COA Chap 5 for Evening
COA Chap 5 for Evening
COA Chap 5 for Evening
The term instruction set architecture refers to the actual portion of the computer visible to the
programmer or compiler writer. The instruction set architecture serves as the boundary between
the software and hardware.
The implementation of a machine has two components: organization and hardware. The term
organization includes the high-level aspects of a computer’s design, such as the memory system,
the bus structure, and the design of the internal CPU (central processing unit where arithmetic,
logic, branching, and data transfer are implemented). For example, two processors with nearly
identical instruction set architectures but very different organizations are the Pentium III and
Pentium 4. Although the Pentium 4 has new instructions, these are all in the floating point
instruction set.
The term hardware is used to refer to the details of a machine, including the logic design and
the packaging technology of the machine.
Often a line of machines contains machines with identical instruction set architectures and
nearly identical organizations, but they differ in the detailed hardware implementation. For
example, the Pentium II and Celeron are nearly identical, but offer different clock rates and
different memory systems, making the Celron more effective for low-end computers. The word
architecture covers all three aspects of computer design: instruction set architecture,
organization, and hardware.
2
5.1. Timing and Control
Timing refers to the way in which events are coordinated on the bus. A bus in computer
terminology represents a physical connection used to carry a signal from one point to another.
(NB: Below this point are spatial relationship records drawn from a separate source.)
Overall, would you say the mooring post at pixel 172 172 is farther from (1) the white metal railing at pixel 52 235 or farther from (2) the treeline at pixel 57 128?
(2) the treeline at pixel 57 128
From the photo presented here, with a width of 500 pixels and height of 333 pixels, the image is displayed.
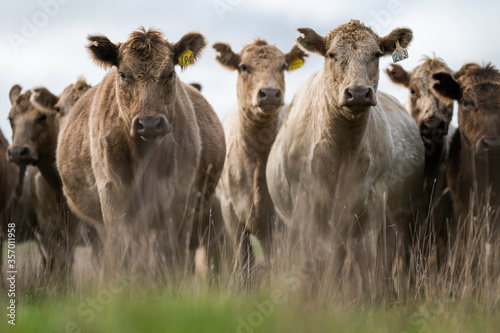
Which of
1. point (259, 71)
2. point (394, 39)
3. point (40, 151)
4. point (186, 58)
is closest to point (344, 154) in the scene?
point (394, 39)

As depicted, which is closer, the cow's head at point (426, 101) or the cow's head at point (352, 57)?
the cow's head at point (352, 57)

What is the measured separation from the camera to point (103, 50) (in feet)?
21.1

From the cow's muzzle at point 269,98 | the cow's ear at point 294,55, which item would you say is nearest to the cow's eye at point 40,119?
the cow's muzzle at point 269,98

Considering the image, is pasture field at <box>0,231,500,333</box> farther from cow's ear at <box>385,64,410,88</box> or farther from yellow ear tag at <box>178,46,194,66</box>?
cow's ear at <box>385,64,410,88</box>

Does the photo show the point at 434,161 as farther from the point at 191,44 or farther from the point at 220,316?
the point at 220,316

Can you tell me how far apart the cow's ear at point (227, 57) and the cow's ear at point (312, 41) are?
311 cm

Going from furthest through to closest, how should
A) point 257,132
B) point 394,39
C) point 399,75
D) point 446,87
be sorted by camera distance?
point 399,75 → point 257,132 → point 446,87 → point 394,39

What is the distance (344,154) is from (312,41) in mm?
1131

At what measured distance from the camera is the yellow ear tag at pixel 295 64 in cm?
994

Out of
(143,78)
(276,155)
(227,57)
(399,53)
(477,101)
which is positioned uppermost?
(227,57)

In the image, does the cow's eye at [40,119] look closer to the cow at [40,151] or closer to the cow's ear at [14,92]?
the cow at [40,151]

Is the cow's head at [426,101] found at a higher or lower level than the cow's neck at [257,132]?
higher

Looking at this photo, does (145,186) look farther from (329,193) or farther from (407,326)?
(407,326)

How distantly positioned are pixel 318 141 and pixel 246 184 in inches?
90.4
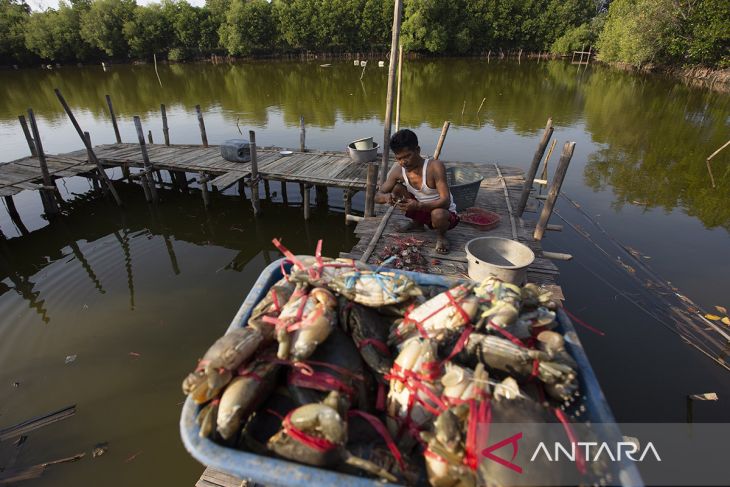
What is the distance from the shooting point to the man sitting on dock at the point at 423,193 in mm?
5395

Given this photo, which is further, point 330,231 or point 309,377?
point 330,231

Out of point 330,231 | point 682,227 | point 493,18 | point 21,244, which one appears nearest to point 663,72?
point 493,18

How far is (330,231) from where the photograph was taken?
420 inches

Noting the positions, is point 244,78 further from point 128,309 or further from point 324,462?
point 324,462

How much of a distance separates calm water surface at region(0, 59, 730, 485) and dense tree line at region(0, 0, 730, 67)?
3239 centimetres

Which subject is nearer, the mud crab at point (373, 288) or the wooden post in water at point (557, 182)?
the mud crab at point (373, 288)

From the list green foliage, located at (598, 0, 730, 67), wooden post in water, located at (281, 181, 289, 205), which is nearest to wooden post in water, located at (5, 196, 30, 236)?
wooden post in water, located at (281, 181, 289, 205)

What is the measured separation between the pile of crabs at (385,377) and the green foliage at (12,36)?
6529 cm

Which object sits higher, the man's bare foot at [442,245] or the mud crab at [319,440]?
the mud crab at [319,440]

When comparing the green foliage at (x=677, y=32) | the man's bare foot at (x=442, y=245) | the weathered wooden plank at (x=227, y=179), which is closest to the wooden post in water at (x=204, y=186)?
the weathered wooden plank at (x=227, y=179)

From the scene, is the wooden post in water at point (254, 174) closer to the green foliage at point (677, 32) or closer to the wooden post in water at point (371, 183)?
the wooden post in water at point (371, 183)

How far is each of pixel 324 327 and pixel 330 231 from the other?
825 cm

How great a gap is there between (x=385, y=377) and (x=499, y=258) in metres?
3.10

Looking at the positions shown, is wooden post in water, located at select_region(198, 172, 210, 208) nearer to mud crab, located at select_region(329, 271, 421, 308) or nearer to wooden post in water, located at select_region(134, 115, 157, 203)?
wooden post in water, located at select_region(134, 115, 157, 203)
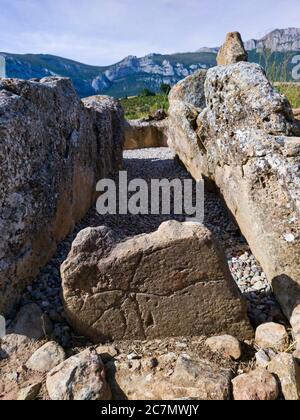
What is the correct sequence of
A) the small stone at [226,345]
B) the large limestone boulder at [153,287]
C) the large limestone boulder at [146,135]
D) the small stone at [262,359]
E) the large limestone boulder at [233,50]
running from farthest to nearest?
the large limestone boulder at [146,135] → the large limestone boulder at [233,50] → the large limestone boulder at [153,287] → the small stone at [226,345] → the small stone at [262,359]

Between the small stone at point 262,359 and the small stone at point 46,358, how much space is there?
143 cm

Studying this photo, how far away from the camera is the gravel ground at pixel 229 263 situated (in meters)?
3.14

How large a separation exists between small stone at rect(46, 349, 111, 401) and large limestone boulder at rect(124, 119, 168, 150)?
414 inches

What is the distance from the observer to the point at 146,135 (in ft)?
41.5

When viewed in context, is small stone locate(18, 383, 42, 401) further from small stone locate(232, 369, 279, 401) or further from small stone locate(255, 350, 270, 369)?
small stone locate(255, 350, 270, 369)

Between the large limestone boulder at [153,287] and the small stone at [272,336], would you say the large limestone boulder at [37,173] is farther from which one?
the small stone at [272,336]

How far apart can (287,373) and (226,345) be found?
0.51 meters

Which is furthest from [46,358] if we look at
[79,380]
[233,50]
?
[233,50]

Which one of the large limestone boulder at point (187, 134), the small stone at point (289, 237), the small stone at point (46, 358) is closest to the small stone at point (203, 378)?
the small stone at point (46, 358)

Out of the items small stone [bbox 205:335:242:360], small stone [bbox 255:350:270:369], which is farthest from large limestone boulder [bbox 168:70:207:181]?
small stone [bbox 255:350:270:369]

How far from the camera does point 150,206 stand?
18.8 feet

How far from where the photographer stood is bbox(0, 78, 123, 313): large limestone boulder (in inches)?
127
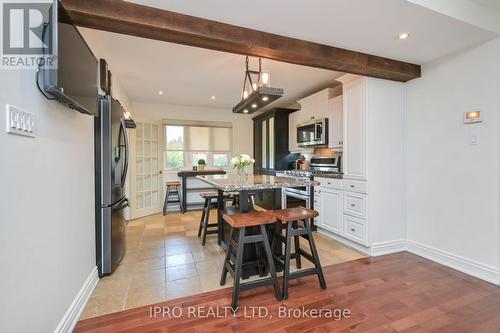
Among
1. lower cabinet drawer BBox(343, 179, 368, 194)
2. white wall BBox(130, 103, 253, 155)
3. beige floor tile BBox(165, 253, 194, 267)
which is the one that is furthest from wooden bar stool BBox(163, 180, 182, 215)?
lower cabinet drawer BBox(343, 179, 368, 194)

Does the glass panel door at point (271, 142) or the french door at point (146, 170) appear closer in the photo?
the french door at point (146, 170)

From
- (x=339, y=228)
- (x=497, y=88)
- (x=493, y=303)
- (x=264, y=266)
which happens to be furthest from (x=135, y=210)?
(x=497, y=88)

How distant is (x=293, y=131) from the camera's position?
4.95m

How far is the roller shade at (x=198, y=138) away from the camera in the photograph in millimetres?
5547

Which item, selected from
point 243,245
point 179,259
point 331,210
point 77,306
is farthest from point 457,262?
point 77,306

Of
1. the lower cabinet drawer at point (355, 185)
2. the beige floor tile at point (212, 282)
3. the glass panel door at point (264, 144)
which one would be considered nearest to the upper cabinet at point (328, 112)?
the lower cabinet drawer at point (355, 185)

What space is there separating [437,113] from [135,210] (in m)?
5.04

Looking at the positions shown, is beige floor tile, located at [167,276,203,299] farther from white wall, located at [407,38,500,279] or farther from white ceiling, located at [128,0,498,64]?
white wall, located at [407,38,500,279]

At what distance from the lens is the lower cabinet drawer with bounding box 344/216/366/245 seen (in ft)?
9.43

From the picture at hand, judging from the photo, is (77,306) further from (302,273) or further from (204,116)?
(204,116)

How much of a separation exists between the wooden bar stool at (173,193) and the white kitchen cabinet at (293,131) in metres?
2.68

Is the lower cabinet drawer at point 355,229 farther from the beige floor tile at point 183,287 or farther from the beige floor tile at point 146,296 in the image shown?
the beige floor tile at point 146,296

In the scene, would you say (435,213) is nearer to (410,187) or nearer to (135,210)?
(410,187)

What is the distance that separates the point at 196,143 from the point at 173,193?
1361mm
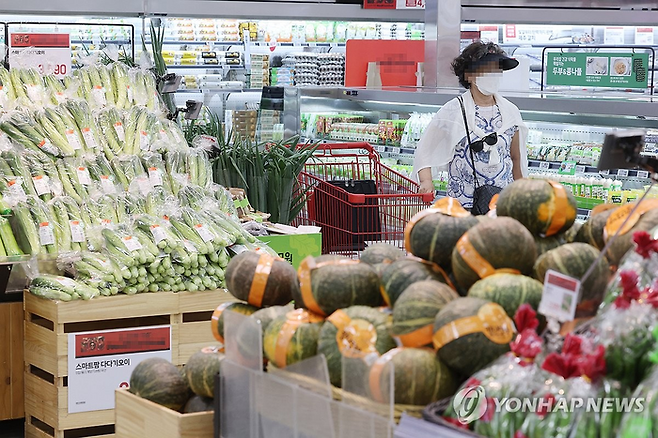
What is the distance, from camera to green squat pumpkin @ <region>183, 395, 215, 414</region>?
7.80 ft

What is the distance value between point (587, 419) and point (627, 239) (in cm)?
49

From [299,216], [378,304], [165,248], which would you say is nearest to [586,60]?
[299,216]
Obviously, depending on the signal carried, there exist at least four types of buses: address, data,
control, and power buses.
Data buses carry data, control buses carry control signals, and power buses carry the power-
supply/ground voltage. In addition to carrying control signals, a control bus can carry timing
signals. These are signals used to determine the exact timing for data transfer to and from a bus;
that is, they determine when a given computer system component, such as the processor,
memory, or I/O devices, can place data on the bus and when they can receive data from the bus.
Buses use either synchronous timing or asynchronous timing:
A bus can be synchronous if data transfer over the bus is controlled by a bus clock. The
clock acts as the timing reference for all bus signals.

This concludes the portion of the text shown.